I have been using Training Center unfortunately if I'm using another computer it's not always available to me. That's the beauty of Web Based you can use them anywhere. Yes I know I still need the ANT agent etc.

I've used the workarounds...IMO you should be able to use Strava GPX files and it's irritating that it doesn't seem to work. I have a Premium Account and really like navigating through Strava, don't really use Garmin Connect. Way I see it, I should be able to just upload the Strava GPX File to Garmin Connect and convert it to a Course...easy simple.

Unfortunately it doesn't seem to work. I was hoping someone out there knew why and where the corruption was occurring.


----------



## canuck_tacoma (May 1, 2011)

So used GPSies to convert a Strava GPX file to Garmin TCX and Garmin Connect won't accept that either. You would think that these files would be standardized?


----------



## Harold (Dec 23, 2003)

There is a "standard" specification for .gpx files. But most upload sites have other specifications on top of that for data submitted there. Garmin does not like .gpx files that are not RAW untouched tracks.

Take this ride, for example. This is the raw track.


----------



## canuck_tacoma (May 1, 2011)

Did you lower the sampling rate on the Strava file? Doesn't look as accurate as the Garmin one. 

I've been looking at the files in Notepad and noticed they're text based. Can they be edited in Notepad as well?


----------



## canuck_tacoma (May 1, 2011)

Looked at your ride directly in Strava...has a higher resolution.


----------



## Harold (Dec 23, 2003)

canuck_tacoma said:


> Looked at your ride directly in Strava...has a higher resolution.


yes, on the embedded maps, Strava simplifies the track unless you zoom in.

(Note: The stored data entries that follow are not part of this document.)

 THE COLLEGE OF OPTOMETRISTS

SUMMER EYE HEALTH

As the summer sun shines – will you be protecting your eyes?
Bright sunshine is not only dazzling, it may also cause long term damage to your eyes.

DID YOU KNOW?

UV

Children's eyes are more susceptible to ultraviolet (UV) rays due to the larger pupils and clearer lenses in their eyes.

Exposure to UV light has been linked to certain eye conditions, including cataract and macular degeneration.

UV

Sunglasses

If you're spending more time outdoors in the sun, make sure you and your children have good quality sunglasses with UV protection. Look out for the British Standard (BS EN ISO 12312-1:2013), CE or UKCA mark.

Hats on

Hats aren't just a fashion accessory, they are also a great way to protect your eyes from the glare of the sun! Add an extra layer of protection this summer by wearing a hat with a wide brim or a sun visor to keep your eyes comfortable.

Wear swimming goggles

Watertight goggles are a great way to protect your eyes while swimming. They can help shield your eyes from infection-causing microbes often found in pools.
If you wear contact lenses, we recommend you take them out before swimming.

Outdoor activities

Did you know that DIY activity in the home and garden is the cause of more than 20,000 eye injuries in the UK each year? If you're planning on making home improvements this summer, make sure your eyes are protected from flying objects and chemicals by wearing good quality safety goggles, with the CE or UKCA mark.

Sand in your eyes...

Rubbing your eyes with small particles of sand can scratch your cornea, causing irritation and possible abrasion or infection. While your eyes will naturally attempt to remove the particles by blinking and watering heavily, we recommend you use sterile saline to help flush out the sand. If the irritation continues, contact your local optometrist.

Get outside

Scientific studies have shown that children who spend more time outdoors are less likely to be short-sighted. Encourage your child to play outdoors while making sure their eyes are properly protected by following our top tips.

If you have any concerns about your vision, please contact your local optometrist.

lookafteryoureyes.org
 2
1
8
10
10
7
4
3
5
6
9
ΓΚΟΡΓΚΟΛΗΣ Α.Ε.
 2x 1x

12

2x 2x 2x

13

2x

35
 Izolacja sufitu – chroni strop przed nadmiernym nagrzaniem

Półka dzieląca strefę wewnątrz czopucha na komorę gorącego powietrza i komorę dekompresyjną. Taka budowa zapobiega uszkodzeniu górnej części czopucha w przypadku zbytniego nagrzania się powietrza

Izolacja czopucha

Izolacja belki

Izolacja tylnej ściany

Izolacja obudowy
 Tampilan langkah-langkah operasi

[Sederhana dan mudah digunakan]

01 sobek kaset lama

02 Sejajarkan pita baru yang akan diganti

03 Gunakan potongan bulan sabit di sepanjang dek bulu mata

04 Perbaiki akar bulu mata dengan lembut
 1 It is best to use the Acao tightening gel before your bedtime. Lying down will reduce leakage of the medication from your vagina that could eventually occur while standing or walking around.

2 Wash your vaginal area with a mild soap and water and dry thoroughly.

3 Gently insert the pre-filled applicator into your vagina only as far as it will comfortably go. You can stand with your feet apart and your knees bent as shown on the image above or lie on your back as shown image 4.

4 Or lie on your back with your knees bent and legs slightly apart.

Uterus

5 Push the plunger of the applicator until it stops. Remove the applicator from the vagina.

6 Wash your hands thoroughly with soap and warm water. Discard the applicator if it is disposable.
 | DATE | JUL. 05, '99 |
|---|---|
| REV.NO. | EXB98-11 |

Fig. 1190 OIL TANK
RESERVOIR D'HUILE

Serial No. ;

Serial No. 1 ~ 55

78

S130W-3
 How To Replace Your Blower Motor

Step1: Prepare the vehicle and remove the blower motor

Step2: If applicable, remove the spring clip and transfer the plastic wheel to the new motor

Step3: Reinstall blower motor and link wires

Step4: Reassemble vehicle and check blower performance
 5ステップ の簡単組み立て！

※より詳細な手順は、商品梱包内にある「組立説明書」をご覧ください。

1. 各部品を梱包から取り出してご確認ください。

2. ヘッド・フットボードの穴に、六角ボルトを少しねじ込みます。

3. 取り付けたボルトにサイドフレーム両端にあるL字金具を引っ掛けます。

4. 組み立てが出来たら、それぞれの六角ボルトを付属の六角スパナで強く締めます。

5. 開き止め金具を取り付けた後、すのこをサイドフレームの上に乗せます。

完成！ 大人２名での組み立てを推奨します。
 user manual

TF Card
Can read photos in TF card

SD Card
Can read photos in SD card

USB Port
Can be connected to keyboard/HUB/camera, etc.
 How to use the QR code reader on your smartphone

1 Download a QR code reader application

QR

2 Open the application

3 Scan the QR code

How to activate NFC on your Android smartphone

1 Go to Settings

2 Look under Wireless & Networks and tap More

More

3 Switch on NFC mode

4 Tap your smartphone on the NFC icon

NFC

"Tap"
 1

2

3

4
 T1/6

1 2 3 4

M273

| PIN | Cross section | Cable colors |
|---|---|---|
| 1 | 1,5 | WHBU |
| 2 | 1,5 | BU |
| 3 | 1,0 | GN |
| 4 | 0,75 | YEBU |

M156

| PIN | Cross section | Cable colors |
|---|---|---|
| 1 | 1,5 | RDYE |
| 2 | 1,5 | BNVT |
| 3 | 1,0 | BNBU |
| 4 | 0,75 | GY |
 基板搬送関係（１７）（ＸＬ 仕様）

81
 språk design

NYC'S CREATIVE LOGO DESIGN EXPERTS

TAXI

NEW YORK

I think Garmin used to use some simplification, but I've noticed for awhile that they don't seem to be doing it anymore.

Yes, .gpx files can be edited in any text editor. If you understand the tag structure, you can manually edit anything there, from tweaking individual points, tweaking your times (), editing the headers, etc. If you can figure out what exactly it is that Strava is doing to the files, maybe you can force it to work. It certainly won't be the most streamlined way to do it.


----------



## canuck_tacoma (May 1, 2011)

NateHawk said:


> Yes, .gpx files can be edited in any text editor. If you understand the tag structure, you can manually edit anything there, from tweaking individual points, tweaking your times (), editing the headers, etc. If you can figure out what exactly it is that Strava is doing to the files, maybe you can force it to work. It certainly won't be the most streamlined way to do it.


Maybe someone else will chime in with a more streamlined way to do this. Or my options are:


Get a 800/810 with mapping and use the Strava GPX file directly on the device.
Only use routes that I can find on Garmin Connect and not use Strava GPX files...which will limit me and isn't what I'm looking for.
Continue converting the Strava GPX files with GPSies and using Training Center to upload the courses to my Forerunner.

Maybe I will submit a ticket with Strava and see if they have a better idea.


----------



## bme107 (Jul 23, 2008)

Have you tried to find the routes/trails you are looking for on ridewithgps? They have multiple file types you can download.


----------



## canuck_tacoma (May 1, 2011)

bme107 said:


> Have you tried to find the routes/trails you are looking for on ridewithgps? They have multiple file types you can download.


Nice.....I see they have a TCX option...Thanks, I will try it out.


----------